» **TASK SET**
**1)** Summarize the story of change about Nicaraguan families in two sentences.
**2)** According to the story of change about Nicaraguan families, why does Magda trust CIEETS to help her community recover? Answer in one or two sentences.
**3)** Reproduce word for word the part of the story of change about Nicaraguan families that opens with the words containing "Families like Magda Rosa" and closes with "in the fall.".

» **DOCUMENT PASSAGE**

------------------------

Stories of Change


Magda with a new piglet.

For families devastated by pandemic and disaster, sheep and pigs are little bundles of hope

Families like Magda Rosa Vargas Gutiérrez’s in rural Nicaragua have had a tough 2020. First it was the COVID-19 pandemic, and then hurricanes Eta and Iota struck in the fall. 

“We were first affected by COVID-19, when we had practically no communication–only virtually–and no commerce with the outside world,” she says. “After the pandemic, the rains [hurricanes] have come to us and have ruined us. The roads are totally deteriorated, and our profits that we had planned are gone because I am a producer of chickens. My chickens and those of other friends have also died. We have been really badly affected by these rains–we had three acres of beans and they were damaged. Now we have nowhere to work, we do not have a salary and we do not work for companies. What we needed was to boost ourselves.”

Magda elaborated on the scope of the devastation: “We have nothing, not a single grain of beans because they were damaged–we lost everything. In my family alone we lost 50,000 Córdobas  [about $1,400] that were hard to earn. Now, overnight, we don’t even have 10 Córdobas.”

CWS and our partners had already been working on a program to get pigs and sheep to families like Magda’s in Nicaragua’s Carazo region, where we have a longstanding food security program with our local partner CIEETS. After the hurricanes, this program–which is funded by the generous support of Latter-day Saint Charities–has taken on new urgency and importance.

“I think that my community, my neighbors, my sisters–these animals are going to help us get started and will be of great use, since we have people who do not have an income.” Magda says that she trusts CIEETS to be there to help her community recover, since she and her neighbors have years of experience improving their livelihoods with help from the CIEETS team. 

The CIEETS team talked to some of Magda’s neighbors while they were delivering sheep and pigs. Here’s some of what they heard:

– Rosa Liliam Peña: “The situation that we are going through, first with COVID-19 that greatly affected the economy, and now the hurricanes that affected families’ economy a lot–these animals come as a little reward for what we have gone through.”

– Nohemí Del socorro Martínez Aguilar: “We have had quite a crisis, especially in agriculture. We have lost a lot; COVID-19 has also affected the families and many people. Well now, I feel happy and blessed. I thank the Lord especially because with this animal and with this I can get ahead for my children and for all that I thank God.”

------------------------

» **INFORMATION**
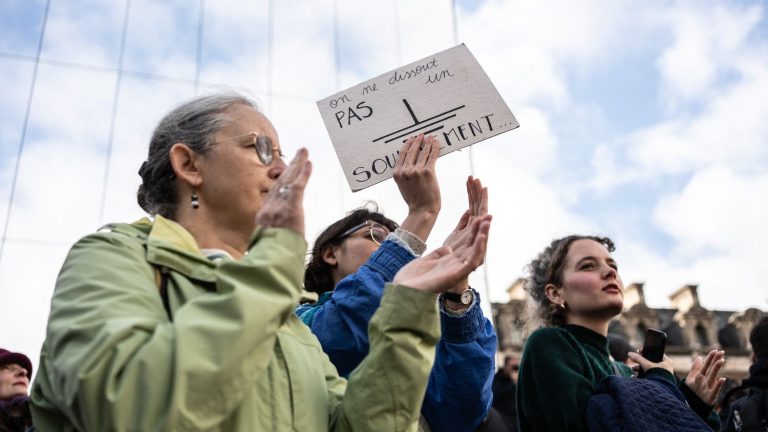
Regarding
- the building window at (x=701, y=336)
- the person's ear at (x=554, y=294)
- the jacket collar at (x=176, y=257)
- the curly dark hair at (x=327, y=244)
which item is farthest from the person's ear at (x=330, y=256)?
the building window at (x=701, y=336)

------------------------

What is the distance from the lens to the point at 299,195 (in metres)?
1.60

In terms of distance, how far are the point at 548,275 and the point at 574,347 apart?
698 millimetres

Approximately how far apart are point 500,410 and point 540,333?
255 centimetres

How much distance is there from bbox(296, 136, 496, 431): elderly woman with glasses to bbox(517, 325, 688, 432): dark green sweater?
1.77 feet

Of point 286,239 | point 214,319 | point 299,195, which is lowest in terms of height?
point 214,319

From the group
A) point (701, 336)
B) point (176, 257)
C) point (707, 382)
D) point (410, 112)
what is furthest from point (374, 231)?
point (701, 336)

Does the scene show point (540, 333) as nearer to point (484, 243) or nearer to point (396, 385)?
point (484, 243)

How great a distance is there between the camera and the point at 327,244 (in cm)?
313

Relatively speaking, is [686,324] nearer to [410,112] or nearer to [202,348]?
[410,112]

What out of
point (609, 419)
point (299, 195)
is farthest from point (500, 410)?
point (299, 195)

------------------------

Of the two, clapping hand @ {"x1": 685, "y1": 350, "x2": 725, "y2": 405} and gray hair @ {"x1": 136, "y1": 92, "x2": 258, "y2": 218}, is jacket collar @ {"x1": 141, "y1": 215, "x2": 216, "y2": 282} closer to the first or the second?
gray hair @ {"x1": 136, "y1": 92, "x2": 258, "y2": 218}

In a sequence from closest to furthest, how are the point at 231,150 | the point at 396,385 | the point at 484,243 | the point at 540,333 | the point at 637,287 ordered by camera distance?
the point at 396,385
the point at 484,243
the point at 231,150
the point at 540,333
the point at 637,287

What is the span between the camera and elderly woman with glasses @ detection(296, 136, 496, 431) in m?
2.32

------------------------

» **PER-TASK OUTPUTS**
**1)** In 2020, families in rural Nicaragua, including Magda Rosa Vargas Gutiérrez's, were hit first by the COVID-19 pandemic and then by hurricanes Eta and Iota, which destroyed crops and chickens and left them without income. CWS and its local partner CIEETS, with funding from Latter-day Saint Charities, are delivering pigs and sheep to families in the Carazo region, and the families say the animals will help them recover.

**2)** She and her neighbors have years of experience improving their livelihoods with help from the CIEETS team.

**3)**
Families like Magda Rosa Vargas Gutiérrez’s in rural Nicaragua have had a tough 2020. First it was the COVID-19 pandemic, and then hurricanes Eta and Iota struck in the fall.